Cultural Calendar, Spring 2010

March

Tuesday, March 1
Mysoon Rizk, "A Fire in My Belly," and Other So-Called Dirty Work in the Art of David Wojnarowicz"

Yeager Recital Hall, 6 p.m.

Art History Speaker Series

Rizk, Associate Professor of Contemporary Art History at The University of Toledo, will speak on her research into the art of David Wajnarowicz, an artist who died of AIDS in 1992. Wojnarowicz's video, "A Fire in My Belly," was recently censored from an exhibition on sexual difference at the National Portrait Gallery after allegations of offensive content by the Catholic League and Representative John Boehner.


Tuesday, March 1
Chamber Orchestra of the Triangle
McCrary Theatre, 7:30 p.m.
Mary Duke Biddle Chamber Recital Series

March enters with a roar as four notable music programs begin the month. Starting off: a special guest recital by the Chamber Orchestra of the Triangle. The orchestra consistenly delights audiences and evokes high praise from critics for its well-chosen and unusual classical repetoire.

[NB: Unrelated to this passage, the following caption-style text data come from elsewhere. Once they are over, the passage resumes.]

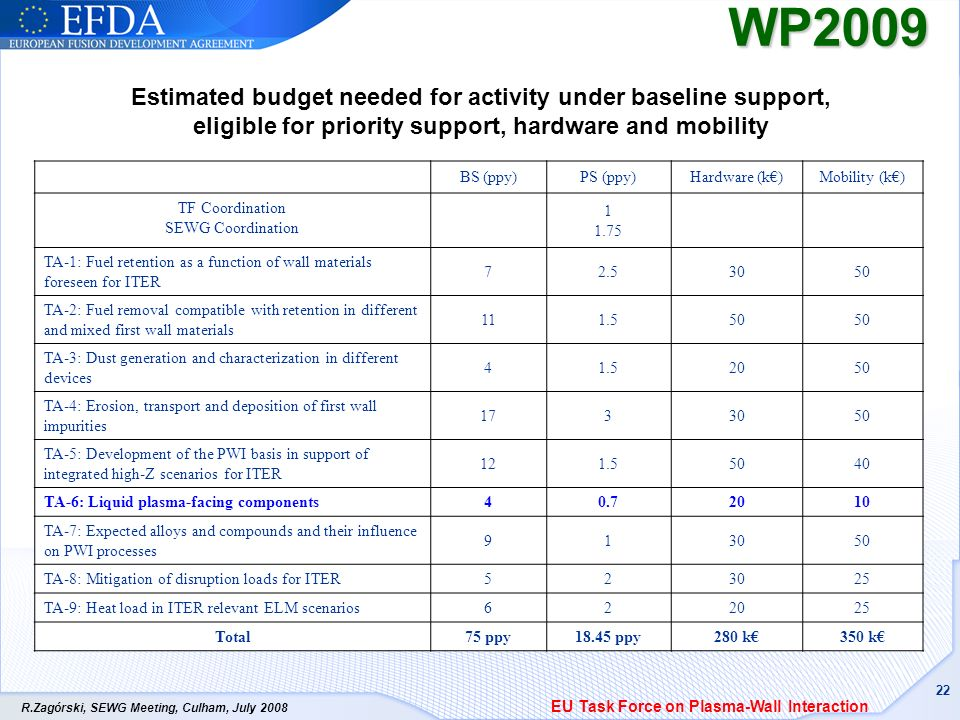 R.Zagórski, SEWG Meeting, Culham, July WP2009 Estimated budget needed for activity under baseline support, eligible for priority support, hardware and mobility BS (ppy)PS (ppy)Hardware (k)Mobility (k) TF Coordination SEWG Coordination TA-1: Fuel retention as a function of wall materials foreseen for ITER TA-2: Fuel removal compatible with retention in different and mixed first wall materials TA-3: Dust generation and characterization in different devices TA-4: Erosion, transport and deposition of first wall impurities TA-5: Development of the PWI basis in support of integrated high-Z scenarios for ITER TA-6: Liquid plasma-facing components TA-7: Expected alloys and compounds and their influence on PWI processes TA-8: Mitigation of disruption loads for ITER TA-9: Heat load in ITER relevant ELM scenarios Total75 ppy18.45 ppy280 k350 k EU Task Force on Plasma-Wall Interaction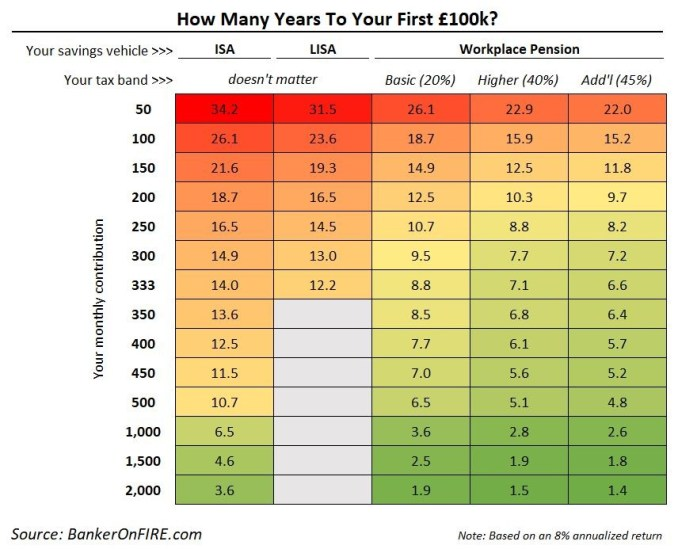 The fastest way to save £100k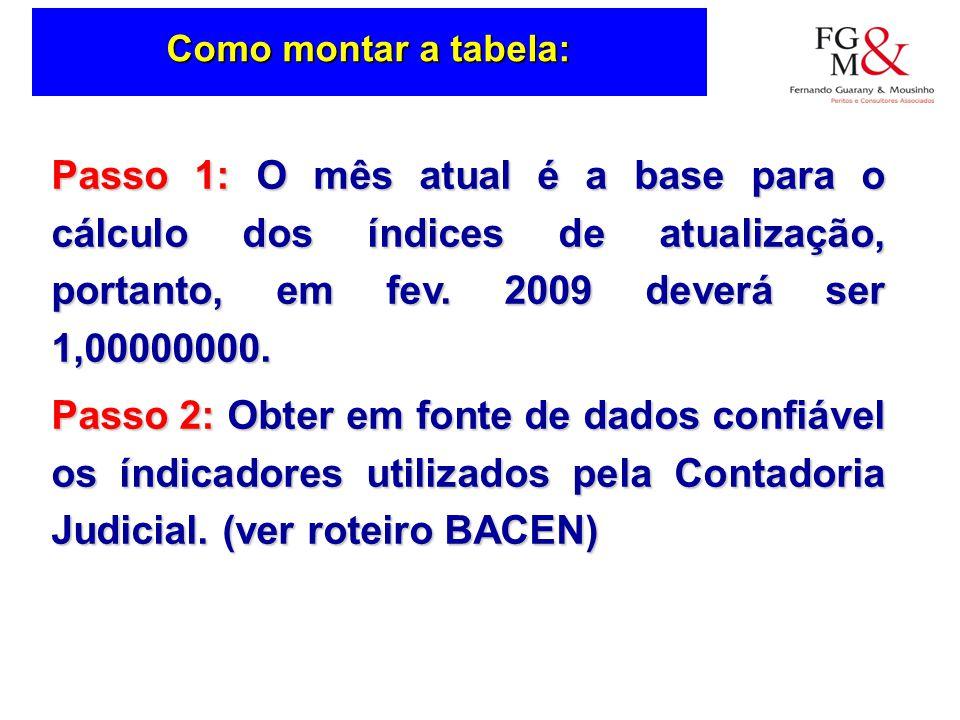 Como montar a tabela: Passo 1: O mês atual é a base para o cálculo dos índices de atualização, portanto, em fev. 2009 deverá ser 1,00000000.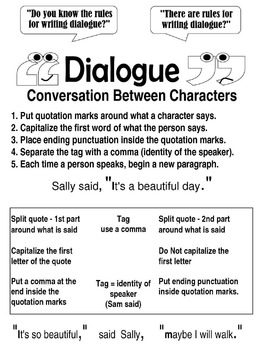 Writing Dialogue, Punctuation and Capitalization Rules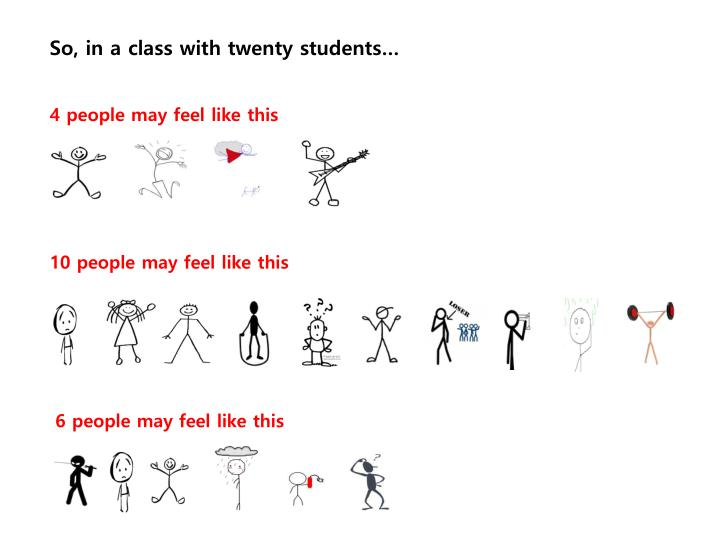 So, in a class with twenty students…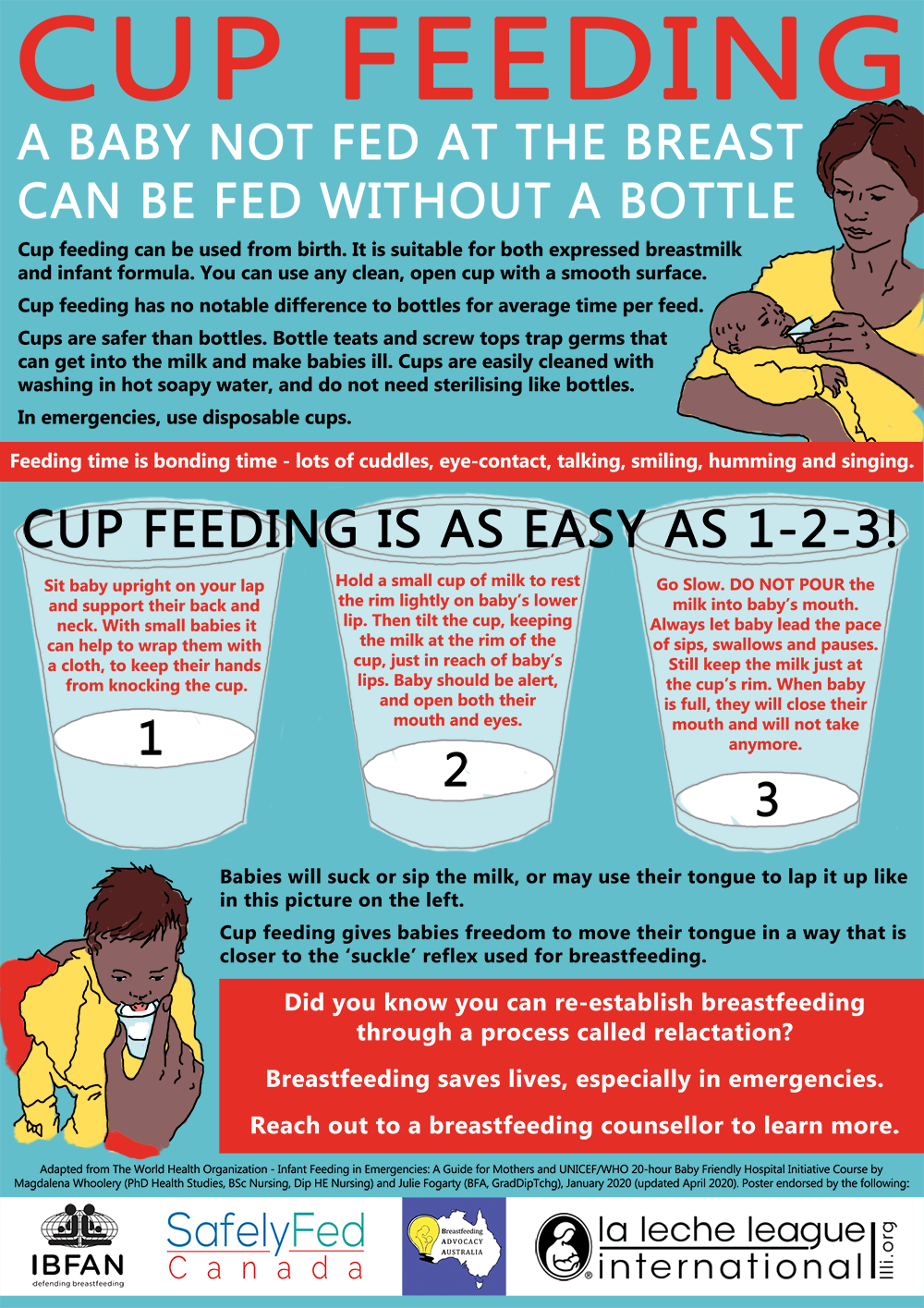 Cup feeding: a baby not fed at the breast can be fed without a bottle.  Cup feeding can be used from birth. It is suitable for both expressed breastmilk and infant formula. You can use any clean, open cup with a smooth surface.  Babies will suck or sip the milk, or may use their tongue to lap it up.  Cup feeding gives babies freedom to move their tongue in a way that is closer to the 'suckle' reflex used for breastfeeding.  Poster created by and used with the permission of Breastfeeding Advocacy Australia,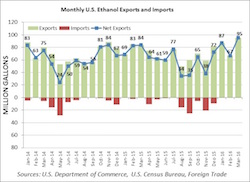 March ethanol exports and imports
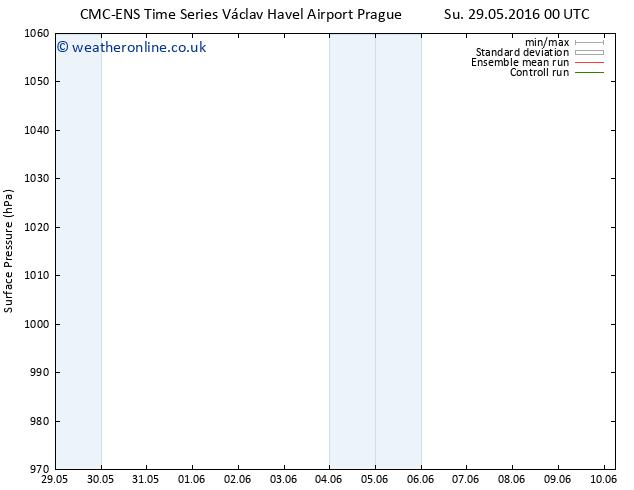 Surface pressure CMC TS Mo 30.05.2016 06 GMT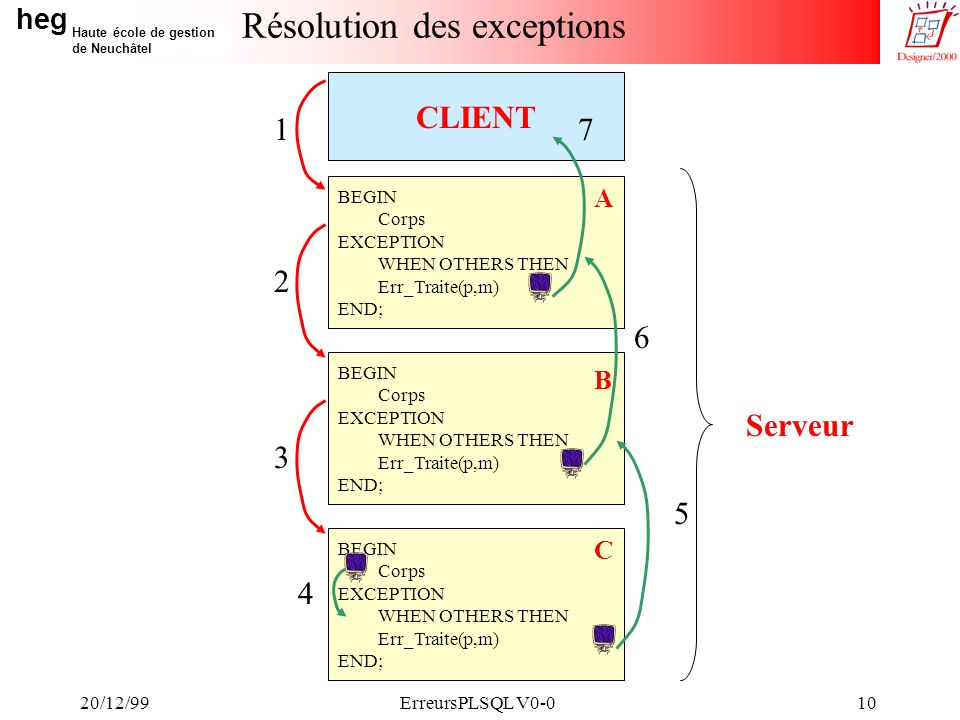 heg Haute école de gestion de Neuchâtel 20/12/99ErreursPLSQL V0-010 CLIENT Résolution des exceptions BEGIN Corps EXCEPTION WHEN OTHERS THEN Err_Traite(p,m) END; BEGIN Corps EXCEPTION WHEN OTHERS THEN Err_Traite(p,m) END; BEGIN Corps EXCEPTION WHEN OTHERS THEN Err_Traite(p,m) END; A B C Serveur 1 3 2 5 6 7 4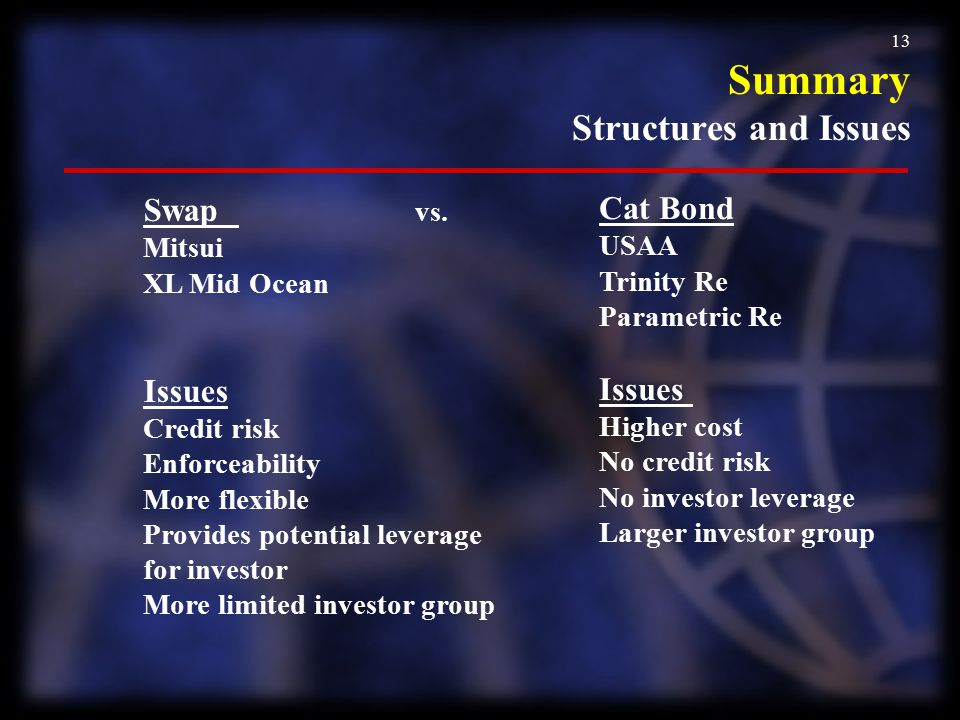 Summary Structures and Issues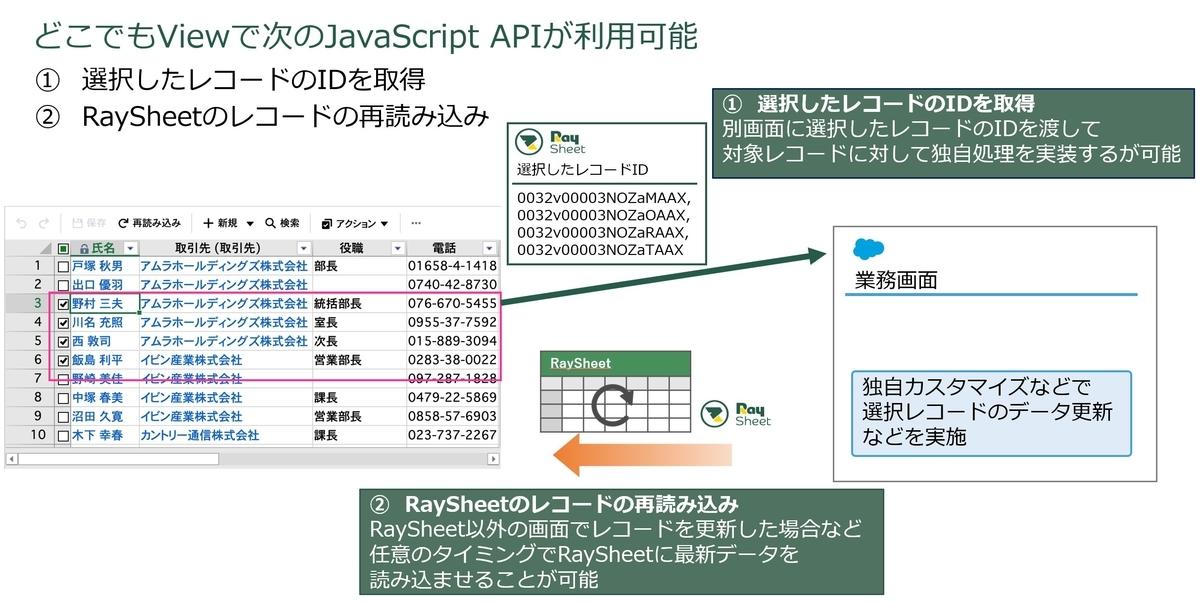 JavaScripit APIの追加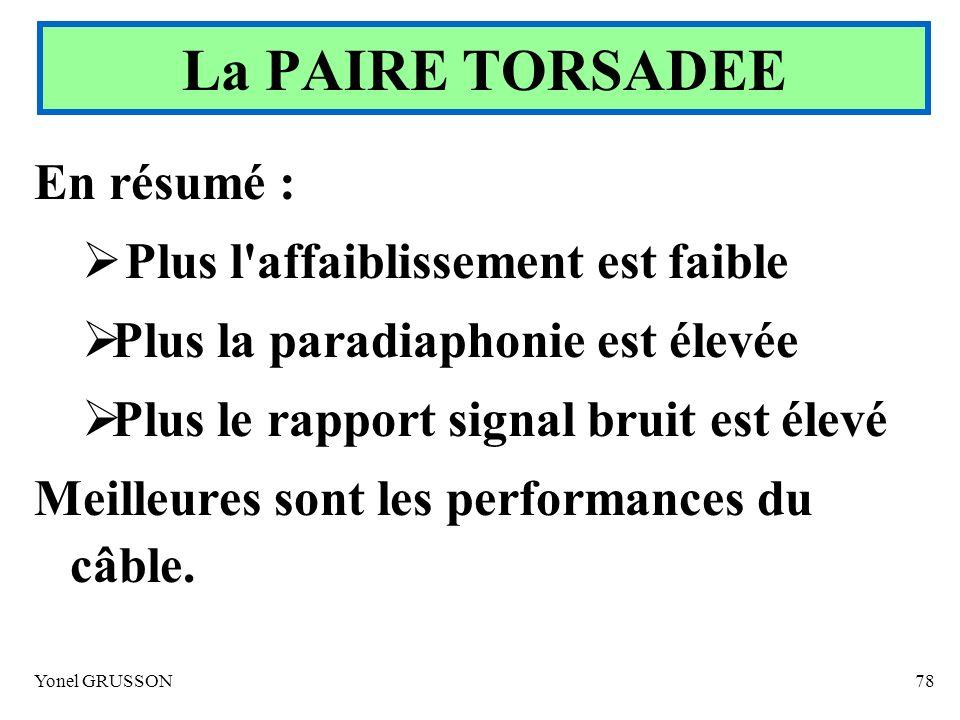 Yonel GRUSSON78 En résumé : Plus l'affaiblissement est faible Plus la paradiaphonie est élevée Plus le rapport signal bruit est élevé Meilleures sont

Admission: $12 or Elon ID. Tickets available February 8.


Wednesday, March 2
Must-Have-Mozart
Whitley Auditorium, 7:30 p.m.

A program of songs and arias by Wolfgang Amadeus Mozart is the capstone of a two-day symposium with Arlene Shrut, prominent music scholar and professor from the prestigious Julliard School and featuring Elon students and faculty.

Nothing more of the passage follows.